- **Work task**: If a line in the listing includes the word "Tanzania", copy it out.

- **Data extract**:

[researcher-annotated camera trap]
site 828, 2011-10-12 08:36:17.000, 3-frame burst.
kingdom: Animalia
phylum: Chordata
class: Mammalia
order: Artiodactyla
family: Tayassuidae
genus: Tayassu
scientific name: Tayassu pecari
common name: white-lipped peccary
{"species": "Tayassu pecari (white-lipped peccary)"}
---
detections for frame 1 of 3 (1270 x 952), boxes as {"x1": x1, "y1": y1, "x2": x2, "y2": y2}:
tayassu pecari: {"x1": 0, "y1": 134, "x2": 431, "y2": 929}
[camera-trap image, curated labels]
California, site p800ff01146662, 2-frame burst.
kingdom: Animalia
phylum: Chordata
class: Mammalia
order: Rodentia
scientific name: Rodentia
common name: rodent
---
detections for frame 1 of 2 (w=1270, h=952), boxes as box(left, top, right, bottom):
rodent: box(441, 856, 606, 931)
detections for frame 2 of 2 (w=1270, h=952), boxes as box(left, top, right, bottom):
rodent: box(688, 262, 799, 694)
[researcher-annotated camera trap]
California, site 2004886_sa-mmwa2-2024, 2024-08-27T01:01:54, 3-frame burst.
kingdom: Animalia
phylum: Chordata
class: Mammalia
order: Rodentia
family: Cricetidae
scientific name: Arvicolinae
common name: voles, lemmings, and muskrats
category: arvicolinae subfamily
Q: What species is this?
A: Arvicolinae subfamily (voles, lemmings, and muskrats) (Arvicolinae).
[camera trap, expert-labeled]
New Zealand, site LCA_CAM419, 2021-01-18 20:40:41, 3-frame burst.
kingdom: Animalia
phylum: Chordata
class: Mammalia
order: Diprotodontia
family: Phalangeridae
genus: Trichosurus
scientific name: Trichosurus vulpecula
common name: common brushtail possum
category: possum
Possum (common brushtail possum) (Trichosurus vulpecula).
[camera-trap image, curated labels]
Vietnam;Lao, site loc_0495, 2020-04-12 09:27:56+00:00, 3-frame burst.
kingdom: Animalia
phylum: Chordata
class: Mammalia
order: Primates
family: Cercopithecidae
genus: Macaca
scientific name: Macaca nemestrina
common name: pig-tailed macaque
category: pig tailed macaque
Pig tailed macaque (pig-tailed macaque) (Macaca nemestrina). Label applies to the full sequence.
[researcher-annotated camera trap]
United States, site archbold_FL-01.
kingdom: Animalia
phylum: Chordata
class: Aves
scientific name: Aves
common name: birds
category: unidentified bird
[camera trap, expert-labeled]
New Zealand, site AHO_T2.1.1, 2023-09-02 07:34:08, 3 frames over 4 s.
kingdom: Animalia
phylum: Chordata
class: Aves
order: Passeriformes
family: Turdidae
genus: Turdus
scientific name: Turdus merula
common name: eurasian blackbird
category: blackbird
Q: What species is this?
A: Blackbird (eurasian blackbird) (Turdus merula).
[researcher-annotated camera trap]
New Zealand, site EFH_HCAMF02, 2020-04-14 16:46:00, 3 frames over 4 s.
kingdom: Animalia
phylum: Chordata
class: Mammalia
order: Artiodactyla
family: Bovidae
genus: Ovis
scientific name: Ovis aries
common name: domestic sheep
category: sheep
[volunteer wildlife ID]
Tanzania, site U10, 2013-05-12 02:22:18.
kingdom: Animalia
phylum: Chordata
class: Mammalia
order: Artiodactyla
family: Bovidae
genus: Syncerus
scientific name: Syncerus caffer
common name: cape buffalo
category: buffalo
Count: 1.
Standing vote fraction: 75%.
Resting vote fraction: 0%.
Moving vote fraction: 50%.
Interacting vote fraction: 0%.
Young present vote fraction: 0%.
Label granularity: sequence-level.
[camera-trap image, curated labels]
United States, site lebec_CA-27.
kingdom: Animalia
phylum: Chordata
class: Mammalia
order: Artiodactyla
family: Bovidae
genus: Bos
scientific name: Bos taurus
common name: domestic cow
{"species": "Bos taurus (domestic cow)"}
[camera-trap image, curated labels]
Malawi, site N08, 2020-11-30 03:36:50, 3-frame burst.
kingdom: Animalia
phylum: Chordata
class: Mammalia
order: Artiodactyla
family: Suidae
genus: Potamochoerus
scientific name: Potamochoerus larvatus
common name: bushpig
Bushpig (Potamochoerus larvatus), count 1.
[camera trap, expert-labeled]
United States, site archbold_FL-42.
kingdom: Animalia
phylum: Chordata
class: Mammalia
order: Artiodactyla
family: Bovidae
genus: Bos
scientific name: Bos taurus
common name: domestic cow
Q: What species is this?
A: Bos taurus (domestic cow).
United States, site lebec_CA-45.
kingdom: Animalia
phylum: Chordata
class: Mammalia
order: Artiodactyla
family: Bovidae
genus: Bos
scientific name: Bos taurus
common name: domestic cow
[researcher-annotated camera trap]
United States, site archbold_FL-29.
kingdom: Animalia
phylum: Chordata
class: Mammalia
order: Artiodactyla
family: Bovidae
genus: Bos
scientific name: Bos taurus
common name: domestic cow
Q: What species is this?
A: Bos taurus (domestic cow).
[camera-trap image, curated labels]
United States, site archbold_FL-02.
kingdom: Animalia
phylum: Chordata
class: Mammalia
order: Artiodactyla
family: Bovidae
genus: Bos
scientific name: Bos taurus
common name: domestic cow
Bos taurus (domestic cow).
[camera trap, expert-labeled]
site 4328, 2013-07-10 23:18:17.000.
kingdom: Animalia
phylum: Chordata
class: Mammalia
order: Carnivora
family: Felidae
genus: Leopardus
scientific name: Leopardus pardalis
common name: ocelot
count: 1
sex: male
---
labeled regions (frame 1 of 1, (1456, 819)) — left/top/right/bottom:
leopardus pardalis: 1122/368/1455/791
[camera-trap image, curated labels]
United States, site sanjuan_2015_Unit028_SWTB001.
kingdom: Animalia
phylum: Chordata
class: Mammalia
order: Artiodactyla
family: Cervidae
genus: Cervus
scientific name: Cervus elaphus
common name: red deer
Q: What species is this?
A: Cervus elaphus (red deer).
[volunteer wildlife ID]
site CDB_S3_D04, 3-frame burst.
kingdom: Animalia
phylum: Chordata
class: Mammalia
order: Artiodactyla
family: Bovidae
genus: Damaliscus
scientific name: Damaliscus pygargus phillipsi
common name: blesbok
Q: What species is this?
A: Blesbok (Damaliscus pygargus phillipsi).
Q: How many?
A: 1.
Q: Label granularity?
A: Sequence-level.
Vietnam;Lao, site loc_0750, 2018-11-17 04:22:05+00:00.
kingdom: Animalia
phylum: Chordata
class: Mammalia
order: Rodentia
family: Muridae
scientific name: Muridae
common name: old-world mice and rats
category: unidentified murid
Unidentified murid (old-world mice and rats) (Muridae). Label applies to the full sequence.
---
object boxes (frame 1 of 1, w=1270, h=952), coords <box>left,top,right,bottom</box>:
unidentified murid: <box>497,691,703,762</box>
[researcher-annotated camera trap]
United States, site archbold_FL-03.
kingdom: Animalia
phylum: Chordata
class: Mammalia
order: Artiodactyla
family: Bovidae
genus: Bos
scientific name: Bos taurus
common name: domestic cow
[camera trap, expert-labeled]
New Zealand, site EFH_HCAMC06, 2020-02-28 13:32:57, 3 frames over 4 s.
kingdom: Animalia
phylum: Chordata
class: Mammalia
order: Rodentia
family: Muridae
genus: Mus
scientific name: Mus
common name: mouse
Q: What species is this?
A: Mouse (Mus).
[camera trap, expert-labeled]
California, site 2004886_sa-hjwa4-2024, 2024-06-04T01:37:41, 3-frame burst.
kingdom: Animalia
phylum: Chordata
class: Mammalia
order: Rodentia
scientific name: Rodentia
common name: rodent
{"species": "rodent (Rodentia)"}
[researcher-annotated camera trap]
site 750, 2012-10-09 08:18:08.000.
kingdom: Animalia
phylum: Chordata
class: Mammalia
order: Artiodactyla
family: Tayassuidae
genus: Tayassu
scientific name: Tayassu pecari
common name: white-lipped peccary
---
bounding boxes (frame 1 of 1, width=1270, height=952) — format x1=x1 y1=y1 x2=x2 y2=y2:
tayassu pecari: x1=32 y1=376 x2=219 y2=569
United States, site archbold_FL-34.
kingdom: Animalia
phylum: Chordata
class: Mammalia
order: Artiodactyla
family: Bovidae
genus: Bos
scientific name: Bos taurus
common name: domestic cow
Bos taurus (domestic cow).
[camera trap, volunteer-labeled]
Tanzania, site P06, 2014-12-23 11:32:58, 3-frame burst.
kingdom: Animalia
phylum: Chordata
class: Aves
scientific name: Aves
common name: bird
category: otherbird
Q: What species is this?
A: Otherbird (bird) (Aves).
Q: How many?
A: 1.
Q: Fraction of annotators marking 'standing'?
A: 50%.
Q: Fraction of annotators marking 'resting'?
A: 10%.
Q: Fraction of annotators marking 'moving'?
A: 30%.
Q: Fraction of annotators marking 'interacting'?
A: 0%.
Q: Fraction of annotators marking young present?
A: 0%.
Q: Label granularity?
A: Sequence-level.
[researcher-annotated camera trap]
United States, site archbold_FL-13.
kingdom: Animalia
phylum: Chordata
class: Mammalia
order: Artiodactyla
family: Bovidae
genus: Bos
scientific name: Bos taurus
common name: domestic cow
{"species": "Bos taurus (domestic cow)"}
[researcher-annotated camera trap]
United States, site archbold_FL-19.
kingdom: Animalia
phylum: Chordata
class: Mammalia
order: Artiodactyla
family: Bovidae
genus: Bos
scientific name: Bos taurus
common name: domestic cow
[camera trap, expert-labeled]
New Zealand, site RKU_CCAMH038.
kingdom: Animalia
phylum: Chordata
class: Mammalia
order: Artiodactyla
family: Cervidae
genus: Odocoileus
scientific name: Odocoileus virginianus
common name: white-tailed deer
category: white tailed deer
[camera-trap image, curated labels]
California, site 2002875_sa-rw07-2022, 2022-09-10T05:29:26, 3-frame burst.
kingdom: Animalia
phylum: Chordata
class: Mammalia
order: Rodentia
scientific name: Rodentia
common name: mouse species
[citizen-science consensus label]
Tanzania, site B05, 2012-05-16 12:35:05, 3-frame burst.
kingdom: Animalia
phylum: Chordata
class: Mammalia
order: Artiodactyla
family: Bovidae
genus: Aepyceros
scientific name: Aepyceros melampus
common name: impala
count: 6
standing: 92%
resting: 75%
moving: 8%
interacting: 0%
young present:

- **Answer space**:
Tanzania, site U10, 2013-05-12 02:22:18.
Tanzania, site P06, 2014-12-23 11:32:58, 3-frame burst.
Tanzania, site B05, 2012-05-16 12:35:05, 3-frame burst.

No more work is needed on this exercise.